Pictures paired with source code
* * * * *
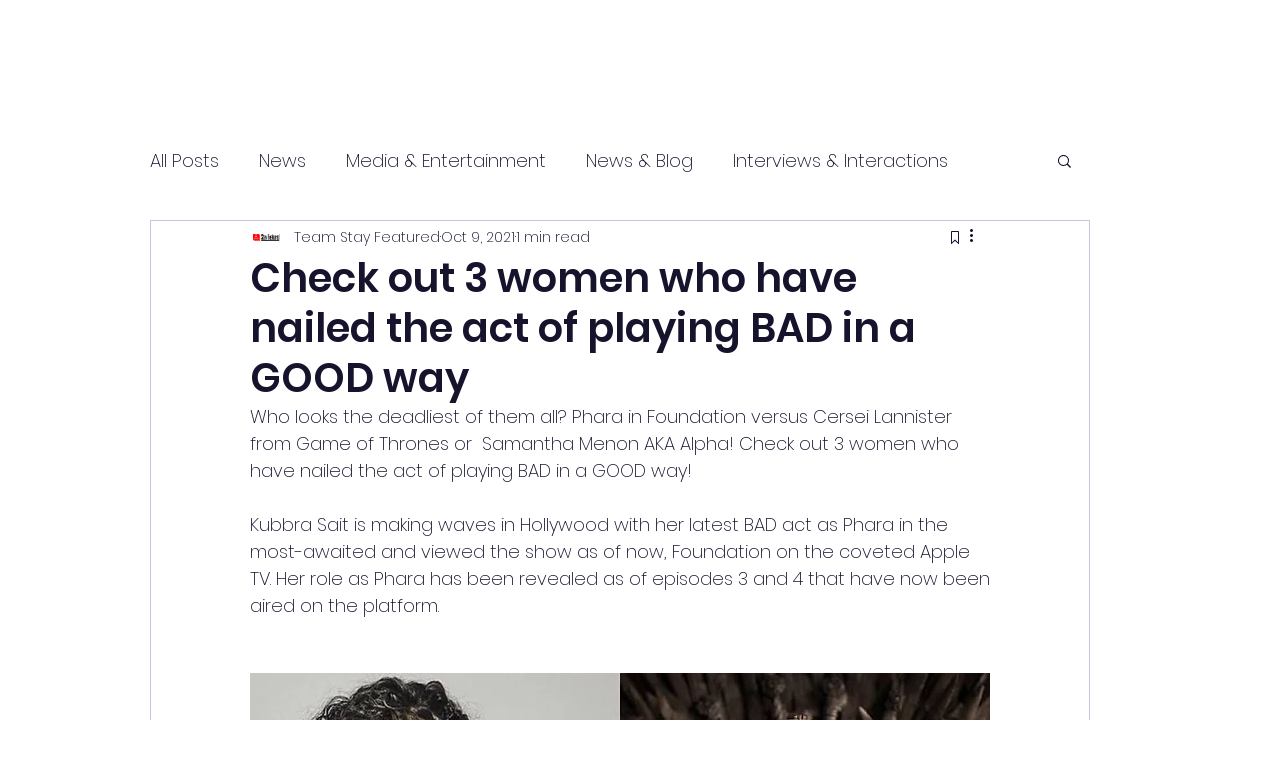

--- FILE ---
content_type: text/html; charset=utf-8
request_url: https://www.google.com/recaptcha/api2/aframe
body_size: 270
content:
<!DOCTYPE HTML><html><head><meta http-equiv="content-type" content="text/html; charset=UTF-8"></head><body><script nonce="ExG2zlWbDmCVFTVLqbjGIQ">/** Anti-fraud and anti-abuse applications only. See google.com/recaptcha */ try{var clients={'sodar':'https://pagead2.googlesyndication.com/pagead/sodar?'};window.addEventListener("message",function(a){try{if(a.source===window.parent){var b=JSON.parse(a.data);var c=clients[b['id']];if(c){var d=document.createElement('img');d.src=c+b['params']+'&rc='+(localStorage.getItem("rc::a")?sessionStorage.getItem("rc::b"):"");window.document.body.appendChild(d);sessionStorage.setItem("rc::e",parseInt(sessionStorage.getItem("rc::e")||0)+1);localStorage.setItem("rc::h",'1768990708311');}}}catch(b){}});window.parent.postMessage("_grecaptcha_ready", "*");}catch(b){}</script></body></html>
* * * * *
The expected result is a copy of each line in the records where "google" appears.

request_url: https://www.google.com/recaptcha/api2/aframe
<!DOCTYPE HTML><html><head><meta http-equiv="content-type" content="text/html; charset=UTF-8"></head><body><script nonce="ExG2zlWbDmCVFTVLqbjGIQ">/** Anti-fraud and anti-abuse applications only. See google.com/recaptcha */ try{var clients={'sodar':'https://pagead2.googlesyndication.com/pagead/sodar?'};window.addEventListener("message",function(a){try{if(a.source===window.parent){var b=JSON.parse(a.data);var c=clients[b['id']];if(c){var d=document.createElement('img');d.src=c+b['params']+'&rc='+(localStorage.getItem("rc::a")?sessionStorage.getItem("rc::b"):"");window.document.body.appendChild(d);sessionStorage.setItem("rc::e",parseInt(sessionStorage.getItem("rc::e")||0)+1);localStorage.setItem("rc::h",'1768990708311');}}}catch(b){}});window.parent.postMessage("_grecaptcha_ready", "*");}catch(b){}</script></body></html>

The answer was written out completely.